Encontro alguns idosos fumando do lado de fora, mas tentarei falar com outros na
sala.
Mais uma vez alguns deles apenas me cumprimentam. Percebo que
responder a um cumprimento pode ser uma questão de respeito entre os idosos,
mesmo eles não querendo falar comigo.
Minha namorada parece estar constrangida mas tentando se
aproximar de uma velhinha, tentarei dar umas dicas para ela se aproximar e
começar uma conversa. O velhinho Gaucho esta sozinho no sofá, tentarei puxar
assunto para ver se consigo fazer ele cantar. Primeira musica do gaúcho. Fiquei tão
empolgado que não prestei atenção na letra.
Sujeito 1 (como o chamarei daqui pra frente) está constantemente
lendo o jornal. Quando ele fala, seu bigode se mexe para acima e para abaixo. Ele
repete uma historia que parece lhe dar muito orgulho, a história de como ele
aprendeu a ler, adicionar, subtrair, dividir sem ter feito o ensino fundamental e
médio. Este fato o faz sentir orgulhoso de si mesmo. Quando fala disso, não pode
faltar o estufar do peito. E depois começar a falar do Rio Grande do Sul, sua região
de origem.
O velhinho “gaúcho”, às vezes, durante a leitura diaria do jornal,
lembra da sua passagem pelo exército de Rio Grande do Sul e faz a continência
militar, lembrando-se mais uma vez que para fazer o serviço militar era necessário
saber ler e escrever e novamente estufa o peito ao relembrar que ele sabia ler e
escrever melhor que muitos dos seus colegas no exército, segundo a versão dele.

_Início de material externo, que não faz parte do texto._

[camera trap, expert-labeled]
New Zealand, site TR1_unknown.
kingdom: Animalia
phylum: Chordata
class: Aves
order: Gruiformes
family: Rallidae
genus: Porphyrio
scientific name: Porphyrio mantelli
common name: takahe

Vou falar com os velhinhos que estavam fumando do lado de fora.
Eles não cantam, no entanto, falam todos de musica sertaneja. O Sujeito 1 chega, e
de alguma forma completa a musica que acabou de cantar faz alguns minutos. Com
um recitativo prévio à musica, e falando da vida de um músico, segundo ele gaúcho,
de nome Teixeirinha (confiro posterioromente que ele é um ícone da cultura gaúcha
da década dos 50’s e 60’s segundo o próprio sitio web em homenagem ao cantor e
o site de wikipedia).
Sem necessidade de uma pergunta direta, Sujeito 1 lembra da rádio
onde escutava as músicas do falecido cantor gaúcho e então se levanta do sofá
com dificuldade e devagar. Ele é um velhinho de estatura média com um corpo
robusto mais ao caminhar como a maioria dos seus colegas de asilo se afasta
andando devagar e pausado, uma das adversidades físicas da idade.
Hoje a visita terminou mais cedo. Chegamos às 10h e
aparentemente o almoço é as 11h30. Minha namorada confirma que conseguiu falar
com uma velhinha e gravar ela quase cantando uma musica da radio.
Resumo da Visita: aparentemente, o problema de falar com as
velhinhas parece ser uma questão de género. Eu presumo tenha a ver com algum
conceito antigo de respeito ou até de medo com os homens.
Segundo a minha namorada, e pelo que se escuta na gravação, a
velhinha seria do Paraná. Não canta, mais provavelmente foi a única em ter a
experiência de haver assistido a um show de sertanejo universitário ou algum
desses repertórios mais modernos. Toda a fala da velhinha sobre música parece
estar relacionada com a radio da recepção.
Sujeito 4 (como chamarei a velhinha) caminha pausadamente,
como a maioria dos seus colegas, porém além de ser um efeito da velhice, parece
caminhar como se estivesse em uma nuvem. Quase dá para imaginar ela em outros
tempos, mais nova e com o sorriso que a caracteriza. Sujeito 4 sempre senta no
mesmo sofá a escutar as musicas sertanejas que ela gosta e fazem lembrar da vez
que ela foi em um show de um cantor sertanejo.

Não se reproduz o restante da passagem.